Below are some records. Write out the lines from the one containing "Plant Stand | Tall by Bendo" to the last line, word for word, leaving out pictures.

INFORMATION SUPPLIED ▸
↓

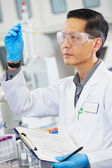 Mâle scientifique travaillant au laboratoire — Photo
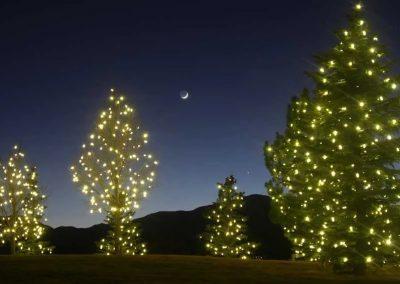 Peaceful Tree Lighting
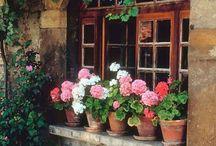 Plants, Bulbs, And Greenhouse's
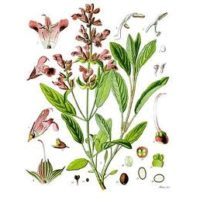 Шалфей (лекарственный), трава 40 гр. Азб. трав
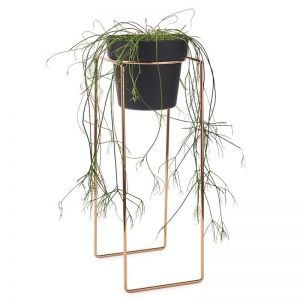 Plant Stand | Tall by Bendo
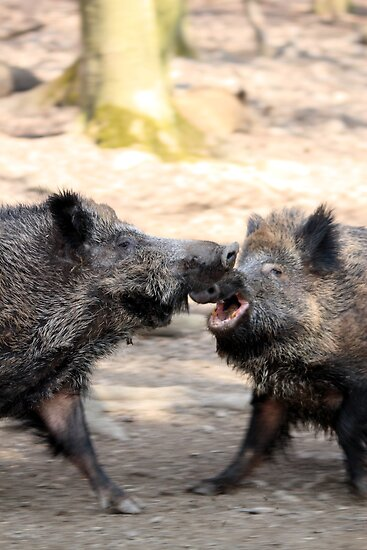 fighting wild boars by derausdo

↑

ANSWER SECTION ▸
 Plant Stand | Tall by Bendo
 fighting wild boars by derausdo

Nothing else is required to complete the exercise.